What Kind of Water Used With Humidifiers

What Kind of Water Used With Humidifiers

With temperatures dropping, turning on the heater, or lighting the fireplace becomes a common practice in most households during the colder months. The heat provides great comfort especially when the temperatures drop significantly overnight. However, there is a downside to this, it's the lack of moisture or humidity in the air. This can cause dry, itchy skin, chapped lips, and dry sinuses. The most common remedy for this problem is to get a room humidifier. These devices are designed to release moisture into the air through evaporation and a fan. Some systems utilize a media of sorts where the water is circulated over the media to allow full saturation while a low-speed fan blows out air.

Another humidifier type is the kind that electronically evaporates water through a heating element. These are very common and are the easiest to operate since it doesn’t use media that could easily become moldy. This type of humidifier works much like a steamer. The heating element gets hot and creates steam, which is either released naturally or blown out with a low-speed fan to provide moisture to the air.

Either type of humidifier can be the perfect tool to help keep winter dryness at bay.

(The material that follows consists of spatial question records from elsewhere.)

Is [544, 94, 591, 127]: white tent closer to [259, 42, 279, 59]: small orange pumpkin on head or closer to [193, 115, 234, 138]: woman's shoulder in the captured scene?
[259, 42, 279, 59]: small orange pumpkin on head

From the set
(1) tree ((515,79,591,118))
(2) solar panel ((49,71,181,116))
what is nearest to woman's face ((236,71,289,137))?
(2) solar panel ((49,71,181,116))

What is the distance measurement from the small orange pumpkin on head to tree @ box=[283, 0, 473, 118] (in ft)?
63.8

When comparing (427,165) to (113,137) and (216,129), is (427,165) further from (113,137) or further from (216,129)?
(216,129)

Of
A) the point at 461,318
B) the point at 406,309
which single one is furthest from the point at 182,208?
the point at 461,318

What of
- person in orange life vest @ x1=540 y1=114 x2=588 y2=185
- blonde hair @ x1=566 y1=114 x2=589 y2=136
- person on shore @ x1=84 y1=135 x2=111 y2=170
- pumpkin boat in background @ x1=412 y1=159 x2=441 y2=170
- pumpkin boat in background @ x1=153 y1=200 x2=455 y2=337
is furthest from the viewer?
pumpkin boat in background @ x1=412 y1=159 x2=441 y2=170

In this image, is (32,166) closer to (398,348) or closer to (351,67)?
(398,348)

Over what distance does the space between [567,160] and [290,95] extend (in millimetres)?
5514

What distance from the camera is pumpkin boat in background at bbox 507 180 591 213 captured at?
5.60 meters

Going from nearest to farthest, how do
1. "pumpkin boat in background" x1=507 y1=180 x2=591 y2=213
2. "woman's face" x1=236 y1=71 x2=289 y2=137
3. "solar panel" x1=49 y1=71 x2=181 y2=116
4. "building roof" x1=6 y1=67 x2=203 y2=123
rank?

However, as helpful as they are, they do possess a drawback. The main one would be scale build-up that occurs in the tank, media, and heating element. Over time, a humidifier will be rendered useless since it is encased in a thick scale build-up, which prevents heat from dissipating into the water.

Scale can be removed manually by scraping it off the heating element, but it will be harder to remove it in small passageways or humidifier media. Using vinegar is an effective way to combat scale, it helps break down mineral deposits on the walls of the tank and heating element. But, when using vinegar, it will emit an unpleasant sour smell that lingers for a while. Though this method is effective, you might have to do this process a few times just to get rid of some of the scale, and you’ll have to put up with the odor for a while until it eventually dissolves the scale.

People often ask the question, “what kind of water is used for a humidifier?” The best way to avoid scale build-up is to make sure that tap water isn’t used. City water has a high concentration of total dissolved solids in the form of calcium and magnesium and when water evaporates, it leaves limescale behind. Most humidifier manufacturers recommend distilled water. But the next best thing would be reverse osmosis water or softened water since they do not have any of the dissolved minerals that cause scale, which is normally found in tap water.

The membrane in a reverse osmosis system has a micron rating of 0.001, which means by the time water flows through it, almost all of the impurities are gone, including minerals that cause problems for humidifiers, such as calcium and magnesium. The resin in a water softener has a specific job and it is to prevent calcium and magnesium from entering the home. It does this through a process called ion exchange.